How the glabella interacts with the forehead

  • Balanced upper face: treating only the forehead can risk brow heaviness; treating only the glabella can create a subtle medial lift and often improves aesthetics on its own.
  • Common combined plan: Glabella 20 U of Botox® + conservative forehead dosing placed high in the frontalis for line softening while preserving brow position.

Aftercare and follow‑up

  • Onset: 3–5 days; peak at ~14 days.
  • Duration: ~3–4 months; stronger muscles may wear off faster.
  • Immediate care: avoid rubbing, facials, helmets, or strenuous exercise for ~4 hours; no lying flat for 4 hours.
  • Review at 2 weeks: adjust with small add‑ons (for example, 1–2 U of Botox® to the most active points). Do not add more if heaviness is present—allow partial wear‑off and reassess.

Special situations and adjustments

  • Heavy medial brows or mild dermatochalasis: favor procerus and medial corrugator points but keep totals conservative; avoid low placement.
  • Short forehead/low brow position: be extra cautious if also treating the frontalis; the glabellar map remains standard but keep corrugator points high.
  • Prior eyelid surgery or history of ptosis: document carefully, use conservative dosing, and maintain safe margins.

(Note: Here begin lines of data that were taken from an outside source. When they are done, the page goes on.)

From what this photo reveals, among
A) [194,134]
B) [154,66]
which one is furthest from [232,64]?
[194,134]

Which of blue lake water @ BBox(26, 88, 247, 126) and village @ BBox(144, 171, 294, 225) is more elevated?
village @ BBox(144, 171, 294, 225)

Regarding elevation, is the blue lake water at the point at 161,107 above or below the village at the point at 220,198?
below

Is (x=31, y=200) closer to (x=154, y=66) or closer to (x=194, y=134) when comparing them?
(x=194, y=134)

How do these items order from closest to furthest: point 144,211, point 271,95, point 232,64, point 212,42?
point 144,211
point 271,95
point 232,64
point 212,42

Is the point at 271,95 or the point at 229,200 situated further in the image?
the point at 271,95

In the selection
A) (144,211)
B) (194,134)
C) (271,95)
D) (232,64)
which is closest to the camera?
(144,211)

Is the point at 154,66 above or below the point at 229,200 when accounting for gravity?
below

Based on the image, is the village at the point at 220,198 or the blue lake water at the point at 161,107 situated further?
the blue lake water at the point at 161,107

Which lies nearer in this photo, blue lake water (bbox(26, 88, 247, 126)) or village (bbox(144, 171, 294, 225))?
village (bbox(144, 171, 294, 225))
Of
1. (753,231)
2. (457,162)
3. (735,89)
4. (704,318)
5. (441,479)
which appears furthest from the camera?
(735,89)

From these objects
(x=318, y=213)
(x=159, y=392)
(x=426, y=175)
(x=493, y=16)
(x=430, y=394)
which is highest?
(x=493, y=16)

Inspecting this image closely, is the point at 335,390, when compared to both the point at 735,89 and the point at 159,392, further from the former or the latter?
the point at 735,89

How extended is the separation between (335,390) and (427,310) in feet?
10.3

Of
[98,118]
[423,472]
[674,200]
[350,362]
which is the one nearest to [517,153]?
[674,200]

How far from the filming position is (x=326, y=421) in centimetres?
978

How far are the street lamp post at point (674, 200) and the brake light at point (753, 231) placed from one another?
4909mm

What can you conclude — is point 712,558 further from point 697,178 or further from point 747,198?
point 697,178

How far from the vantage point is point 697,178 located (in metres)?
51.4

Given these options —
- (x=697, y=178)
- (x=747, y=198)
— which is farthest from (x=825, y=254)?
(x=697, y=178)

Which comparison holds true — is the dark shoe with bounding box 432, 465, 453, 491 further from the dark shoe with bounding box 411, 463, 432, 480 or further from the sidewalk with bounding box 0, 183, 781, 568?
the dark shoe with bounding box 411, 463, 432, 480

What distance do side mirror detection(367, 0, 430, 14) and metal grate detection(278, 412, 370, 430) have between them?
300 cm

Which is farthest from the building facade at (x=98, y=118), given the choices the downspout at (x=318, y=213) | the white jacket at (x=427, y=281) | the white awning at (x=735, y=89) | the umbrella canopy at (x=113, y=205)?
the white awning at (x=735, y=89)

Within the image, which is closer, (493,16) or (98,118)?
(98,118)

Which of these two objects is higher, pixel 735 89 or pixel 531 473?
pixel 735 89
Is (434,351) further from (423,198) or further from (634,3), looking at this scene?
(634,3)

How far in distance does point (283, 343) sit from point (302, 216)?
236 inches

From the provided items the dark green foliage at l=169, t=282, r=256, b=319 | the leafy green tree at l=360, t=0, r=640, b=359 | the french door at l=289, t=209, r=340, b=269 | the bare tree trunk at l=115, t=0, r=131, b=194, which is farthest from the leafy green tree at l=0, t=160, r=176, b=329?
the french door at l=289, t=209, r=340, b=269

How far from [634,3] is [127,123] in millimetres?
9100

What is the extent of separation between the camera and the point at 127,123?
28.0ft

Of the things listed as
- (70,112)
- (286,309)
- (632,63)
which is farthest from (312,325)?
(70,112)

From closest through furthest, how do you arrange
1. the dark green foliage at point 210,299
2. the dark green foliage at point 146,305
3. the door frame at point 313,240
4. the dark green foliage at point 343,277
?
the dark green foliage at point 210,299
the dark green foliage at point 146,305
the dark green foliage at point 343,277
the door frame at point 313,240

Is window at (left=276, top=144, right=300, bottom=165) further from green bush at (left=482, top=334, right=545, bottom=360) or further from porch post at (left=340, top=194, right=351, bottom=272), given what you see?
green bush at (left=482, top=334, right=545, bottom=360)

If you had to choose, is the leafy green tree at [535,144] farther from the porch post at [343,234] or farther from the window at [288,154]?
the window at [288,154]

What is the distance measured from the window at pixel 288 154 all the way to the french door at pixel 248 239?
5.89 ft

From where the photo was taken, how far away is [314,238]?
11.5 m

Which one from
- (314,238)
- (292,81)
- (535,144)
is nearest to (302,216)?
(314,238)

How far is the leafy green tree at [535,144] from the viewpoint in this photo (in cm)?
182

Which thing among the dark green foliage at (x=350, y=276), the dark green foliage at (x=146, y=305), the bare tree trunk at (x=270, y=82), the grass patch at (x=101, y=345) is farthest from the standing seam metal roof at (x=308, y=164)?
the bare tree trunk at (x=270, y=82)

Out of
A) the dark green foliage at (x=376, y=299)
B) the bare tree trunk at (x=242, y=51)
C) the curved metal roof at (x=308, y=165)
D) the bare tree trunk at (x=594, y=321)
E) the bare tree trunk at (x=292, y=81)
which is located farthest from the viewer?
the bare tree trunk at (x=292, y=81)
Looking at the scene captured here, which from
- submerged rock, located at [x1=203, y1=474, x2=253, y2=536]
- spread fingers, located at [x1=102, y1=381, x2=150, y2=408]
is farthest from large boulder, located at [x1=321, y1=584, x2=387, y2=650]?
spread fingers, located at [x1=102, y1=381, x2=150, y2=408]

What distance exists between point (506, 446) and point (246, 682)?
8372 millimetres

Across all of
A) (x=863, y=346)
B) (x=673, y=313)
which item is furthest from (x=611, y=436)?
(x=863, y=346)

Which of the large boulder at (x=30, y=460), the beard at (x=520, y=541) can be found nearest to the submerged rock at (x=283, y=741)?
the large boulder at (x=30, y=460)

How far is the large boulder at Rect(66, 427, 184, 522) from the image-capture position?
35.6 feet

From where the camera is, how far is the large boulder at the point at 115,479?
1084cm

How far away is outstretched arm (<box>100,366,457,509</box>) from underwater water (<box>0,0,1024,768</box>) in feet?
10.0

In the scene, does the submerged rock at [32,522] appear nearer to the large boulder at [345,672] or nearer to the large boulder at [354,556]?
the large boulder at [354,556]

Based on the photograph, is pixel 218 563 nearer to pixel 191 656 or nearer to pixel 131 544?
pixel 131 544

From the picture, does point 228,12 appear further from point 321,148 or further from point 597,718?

Contraindications and cautions

  • Pregnancy or breastfeeding.
  • Active skin infection at injection sites.
  • Known hypersensitivity to any component of Botox®.
  • Neuromuscular junction disorders (e.g., myasthenia gravis, Lambert‑Eaton).
  • Medications that may potentiate effect (e.g., aminoglycosides): weigh risks and benefits.

Documentation essentials (clinic operations)

  • Consent covering indications, expectations, risks (including ptosis), and off‑label nuances if applicable.
  • Pre‑treatment photos (rest and maximal frown).
  • Injection map: exact sites, side, depth notes, and dose per point.
  • Product details: dilution, total Units of Botox®, lot number, and expiry.
  • Aftercare instructions and scheduled 2‑week follow‑up.

For consumers: what an ideal frown line treatment looks like

  • Your provider maps injections while you actively frown and explains why each point is chosen.
  • Doses are precise (often 20 Units of Botox® across five points) and placed safely away from the eyelids.
  • A 2‑week check is offered to fine‑tune with small touch‑ups instead of “overdoing it” on day one.
  • Photos, documentation, and clear aftercare are standard.

Conclusion

The safest, most effective way to treat frown lines is to use the on‑label 5‑point glabellar map with Botox® and respect depth and distance: deep medially, superficial laterally, and always ≥1–1.5 cm above the orbital rim. Start with 16–24 Units of Botox® tailored to muscle strength, then reassess at 2 weeks. This approach delivers natural, reliable softening while minimizing the risk of eyelid ptosis and asymmetry.
Disclaimer: The information provided here is for general knowledge only and should not be considered medical advice. For any questions or concerns about your health or medications, please consult your physician or healthcare provider. They are best equipped to provide guidance specific to your medical needs.